Background: It is generally assumed that the tissue exchange of antibiotics is flow limited (complete equilibration between the capillary and the tissue water). This assumption may not be valid if there is a large amount of plasma protein binding because the effective capillary permeability depends on the product of the intrinsic capillary permeability (PS) and the fraction of solute that is free in the blood (fwB). PKQuest, a new generic physiologically based pharmacokinetic software routine (PBPK), provides a novel approach to modeling capillary permeability in which the only adjustable parameter is the PS of muscle.

Methods: All the results were obtained by applying PKQuest to previously published human pharmacokinetic data.

Results: The PKQuest analysis suggests that the highly protein bound antibiotics dicloxacillin and ceftriaxone have a significant capillary permeability limitation. The human muscle capillary PS of inulin, dicloxacillin and ceftriaxone was 0.6, 13 and 6 ml/min/100 gm, respectively. The ceftriaxone protein binding is non-linear, saturating at high plasma concentrations. The experimental ceftriaxone data over a wide range of intravenous inputs (0.15 to 3 gms) was well described by PKQuest. PKQuest is the first PBPK that includes both permeability limitation and non-linear binding.

Conclusions: Because of their high degree of plasma protein binding, dicloxacillin and ceftriaxone appear to have a diffusion limited exchange rate between the blood and tissue and are not flow limited as had been previously assumed.
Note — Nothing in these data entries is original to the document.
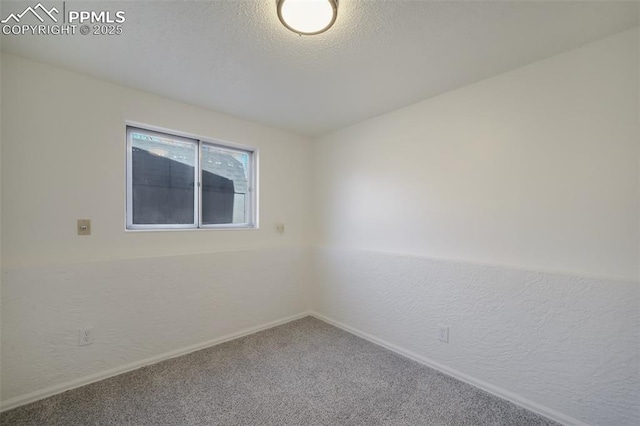 carpeted empty room featuring a textured ceiling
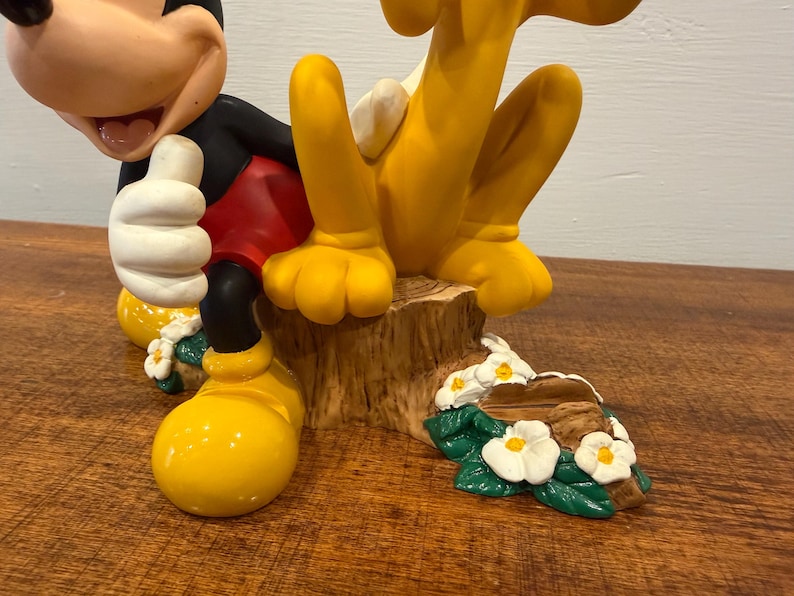 K&ouml;nnte beinhalten: Eine farbenfrohe Figur mit Micky Maus und Pluto. Micky tr&auml;gt seine klassische Kleidung mit roter Hose, schwarzen Armen und gelben Schuhen. Pluto ist gelb. Der Sockel ist ein Baumstumpf mit Blumen.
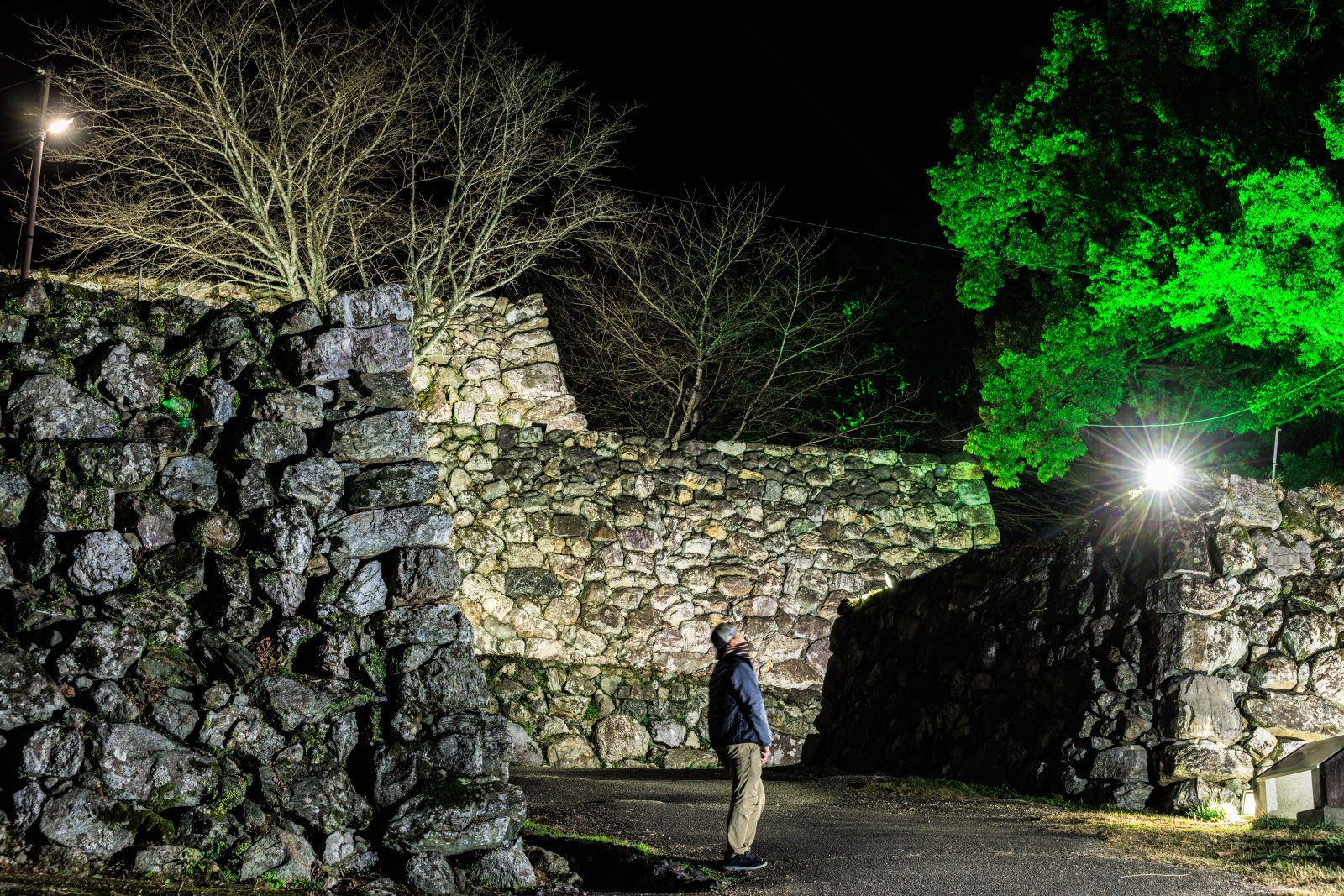 無料壁紙 ライトアップされた石垣を見る男性。PCとデスクトップ壁紙に最適な4K高画質の無料壁紙。三重県玉城町の田丸城跡で撮影したフリー写真素材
PKQuest and all the examples are freely available at http:\\www.pkquest.com.

Figure 1

Comparison of the model prediction (solid line) and the experimental data (squares) for inulin venous plasma concentration.

Figure 2

Comparison of the model prediction (solid line) and the experimental data (squares) for dicloxacillin venous plasma concentration. Left panel: Capillary permeability limitation (fclear_muscle 0.26). Right panel: Flow limited – no permeability limitation (fclear_muscle = 1.0).

Figure 3

Comparison of the capillary permeability limited model prediction (solid line) and the experimental data (squares) for ceftriaxone venous plasma concentrations. The four panels correspond to inputs of 0.15, 0.5, 1.5 and 3.0 grams given as a 5 minute constant IV infusion. Because the protein binding saturates, the effective capillary permeability limitation (fclear) decreases as the concentration increases.

Figure 4

Comparison of the flow limited model prediction (solid line) and the experimental data (squares) for ceftriaxone venous plasma concentrations. Left panal: 0.15 gm IV input; Right panel: 3.0 gm input.

Figure 5

Free plasma (red) and tissue (black) water ceftriaxone concentration. The dashed lines correspond to the flow limited model results and the solid lines are for the case of a capillary permeability limitation. The PBPK parameters and input conditions are identical to those used in figs. 3 and 4.